“Transamerica” di Duncan Tucker

(USA, 2005)

La famiglia, così come la società nel senso più alto del termine, dovrebbe tutelare e difendere i più deboli dall’arroganza, la cattiveria e la prepotenza dei più ignoranti e ottusi. Ma purtroppo, così come la società, troppo spesso la famiglia non riesce a salvaguardare i più fragili, diventando lei stessa il primo nemico e un luogo fra i più dolorosi di tutti.

Come accade a Stanley Schupak (interpretato magistralmente da Felicity Huffmann) che alla soglie della mezza età è finalmente in procinto di risolvere il dramma che lo ha dolorosamente diviso fin dall’adolescenza: essere una donna nata nel corpo di un uomo. Il sentirsi così irrisolto ha impedito a Stanley di raggiungere gli obiettivi che le sue capacità gli avrebbero consentito, come terminare il college e insegnare. Ora sbarca il lunario lavorando in un fastfood e come venditrice al telefono, visti soprattutto i suoi modi molto garbati e discreti, vivendo in un quartiere periferico di Los Angeles.

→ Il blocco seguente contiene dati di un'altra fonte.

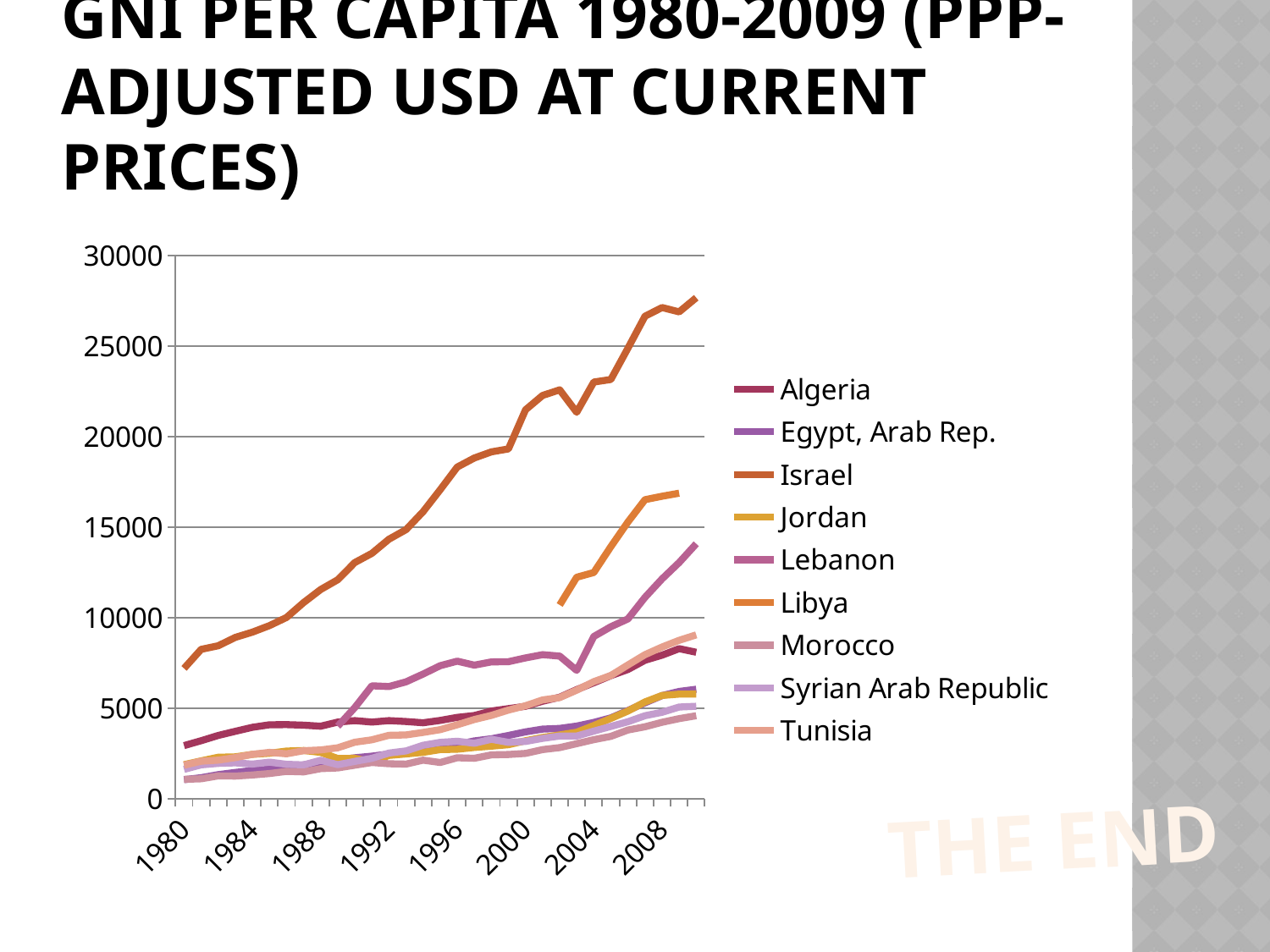
Is the value for Libya at the end of the series (2009) greater or less than 15000? greater Is the value for Lebanon at the end of the series (2009) greater or less than 15000? less Is the value for Israel in 1980 greater or less than 5000? greater What is the title of the chart? GNI PER CAPITA 1980-2009 (PPP-ADJUSTED USD AT CURRENT PRICES) Does Israel's GNI per capita generally rise or fall from 1980 to 2009? rise In 2008, which is larger, the value for Israel or the value for Libya? Israel Which country has the highest GNI per capita throughout the period shown? Israel In 2009, which is larger, the value for Lebanon or the value for Algeria? Lebanon How many series does the legend list? 9 What kind of chart is shown on the slide? line chart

Con la sua analista Bree – ormai Stanley ha lasciato il posto a Sabrina “Bree” Osbourne – è finalmente riuscita a terminare il percorso che la porterà all’operazione per il suo definitivo cambio di sesso. Ma una settimana prima dell’intervento Bree riceve una telefonata dal carcere minorile di New York: Toby Wilkins (Kevin Zegers), il figlio minorenne di Stanley Schupak è stato arrestato per prostituzione e adescamento.

Il primo istinto di Sabrina è quello di rispondere: “Stanley non abita più qui”, visto che poi lei ignorava di avere un figlio nato dall’unica relazione eterosessuale della sua vita – e dall’unico rapporto fisico avuto con una donna – consumatasi durante il periodo del college. Ma, saputolo, la sua analista ritira il visto per l’operazione finché Sabrina non affronterà questa nuova e inaspettata parte della sua esistenza.

Bree, suo malgrado, parte alla volta di New York per pagare la cauzione a Toby, al quale però dice di essere una sorta di assistente sociale inviata da una chiesa evangelica. Visto che la madre del ragazzo è morta qualche mese prima, l’unico parente in vita di Toby è il suo ex patrigno che vive in un piccolo paese al centro degli Stati Uniti. Così Bree pensa di risolvere la situazione riportando il ragazzo dall’ex compagno della madre, ma…

Scritto e diretto da Duncan Tucker, questo film ci racconta con raffinata crudezza i drammi e i terribili dolori di un essere umano ripudiato dal lato più ottuso e perbenista della società, a partire dalla sua famiglia. E soprattutto i danni profondi che quest’ottusità provoca anche negli altri: figli, fratelli, sorelle o genitori che siano.

Prodotta da William H. Macy – compagno di vita della Huffman – questa pellicola, anche se candidata a due Oscar, venne alla fine snobbata dall’Accademy visto – raccontano le cronache dell’epoca – il tema trattato.

Così la Huffman non vinse la statuetta come miglior attrice protagonista che andò invece a Reese Witherspoon per la sua interpretazione in “Quando l’amore brucia l’anima”, pellicola dedicata alla vita del grande Johnny Cash (impersonato da Joaquin Phoenix) in cui la Witherspoon incarnava June Carter, compagna di vita del cantante, e personaggio diametralmente opposto a quello di Sabrina “Bree” Osbourne.

Certo non un film “facile” da guardare, ma senza dubbio necessario.